The violins swept like golden skies behind towers, staircases and minarets of ringing melody. The woodwinds fused so completely with Denk’s middle register in a few exquisite moments that you couldn’t tell where the sound was coming from.

There’s a lot of starchy, ceremonial sounding music in this concerto, but the give and take between soloist and orchestra got earthy, too, as when Denk’s arpeggios tumbled onto a dark, furry mat of violas and cellos, like beads of rain on the hide of a sleeping bear.

Denk’s mastery of the score, engagement with the orchestra and trance-like concentration were mesmerizing enough, but he had more up his sleeve than that. Several times during the performance, he opened small doors into a bigger cosmos, toying with dangling, tail-end passages that oscillated like a screen door in a ghost town. The effect was striking, to say the least, a touch of Einsteinian infinitude in a clockwork, Newtonian musical universe.

That’s one of Denk’s big things. In a recent interview on “weirdness in music” from the New York Philharmonic website, Denk talks about “moments of harmonic slippage” in Beethoven, “magical ‘purple patches’ or senses of instability” when the composer is “deliciously enjoying how off the track he’s getting.”

Denk’s scientific fascination with these moments, muscled up by his familiarity with the thorniest modern music, put a cherry-sized black hole (hmm, isn’t that dangerous?) on top of an already energized event horizon that is likely to be remembered in these parts for some time.

The concerto’s last movement seems to trip off, “tra-la-la”-ing a bit too lightly in the wake of the heavy stuff that came before, but that’s nobody’s fault but Beethoven’s. Suffice it to say that by this time, the initial wariness between Denk and the orchestra was a distant memory and they were finishing each other’s sentences like an old married couple.

For an encore, Denk doubled the intensity, at a fraction of the volume, with an almost painfully sensitive reading of Bach’s 14th Goldberg Variation that took the audience back to the well of pure music.
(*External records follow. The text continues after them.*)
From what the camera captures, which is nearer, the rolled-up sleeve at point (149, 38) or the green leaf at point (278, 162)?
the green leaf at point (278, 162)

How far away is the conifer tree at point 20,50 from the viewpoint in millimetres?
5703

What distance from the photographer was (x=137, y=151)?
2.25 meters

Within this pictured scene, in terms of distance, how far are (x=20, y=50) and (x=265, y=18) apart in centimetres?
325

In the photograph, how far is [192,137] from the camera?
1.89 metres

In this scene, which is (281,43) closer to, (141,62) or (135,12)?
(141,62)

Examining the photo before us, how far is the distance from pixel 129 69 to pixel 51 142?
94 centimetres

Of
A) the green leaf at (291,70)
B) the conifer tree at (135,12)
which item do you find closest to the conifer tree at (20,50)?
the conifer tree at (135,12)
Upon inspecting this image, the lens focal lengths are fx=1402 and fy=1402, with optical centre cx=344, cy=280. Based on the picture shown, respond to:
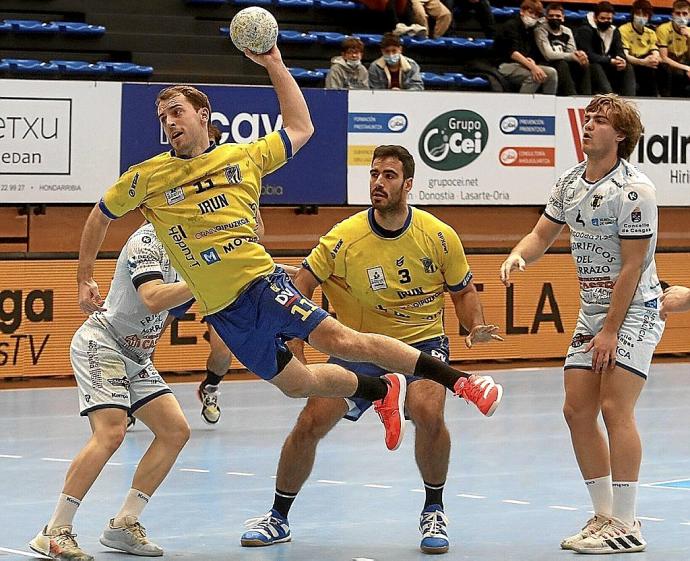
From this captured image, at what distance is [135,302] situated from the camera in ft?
24.1

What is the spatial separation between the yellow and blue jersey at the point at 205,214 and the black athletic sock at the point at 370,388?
73 cm

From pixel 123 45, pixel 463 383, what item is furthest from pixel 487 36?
pixel 463 383

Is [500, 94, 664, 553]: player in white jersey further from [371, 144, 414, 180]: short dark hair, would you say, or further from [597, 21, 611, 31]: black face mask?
[597, 21, 611, 31]: black face mask

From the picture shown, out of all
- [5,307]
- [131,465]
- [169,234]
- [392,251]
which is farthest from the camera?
[5,307]

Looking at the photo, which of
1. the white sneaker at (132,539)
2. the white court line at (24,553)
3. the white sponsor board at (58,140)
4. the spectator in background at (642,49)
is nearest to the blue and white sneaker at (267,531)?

The evening’s original idea, before Denk threw his Beethoven curveball, was to showcase Impressionist composers. Two of them, Manuel de Falla and Maruice Ravel, were scratched from the scorecard and lost their chance to make an impression, but the watery bits of the program — “La Mer,” by Debussy, and “The Fountains of Rome,” by Respighi — churned and crashed in vivid, multi-dimensional power.

Maybe it’s early to make such declarations, but the Lansing Symphony seems to be stepping up an already impressive game. From massive surges and swells to quiet passages that rippled in half-light of dawn, the orchestra cast a luscious spell, playing as one person from the twinkle of harps to the noble gleam of brass players. It probably didn’t hurt that by this time, the audience was full to satiety of the formality of Beethoven and the analytical mind of Denk and was ready for a thorough, sexy, “La Dolce Vita”-style drenching.

Spies in the audience told me Denk stuck around to listen to the rest of the concert — a classy thing to do. It’s almost as if Denk, Muffitt and crew had planned the whole thing all along.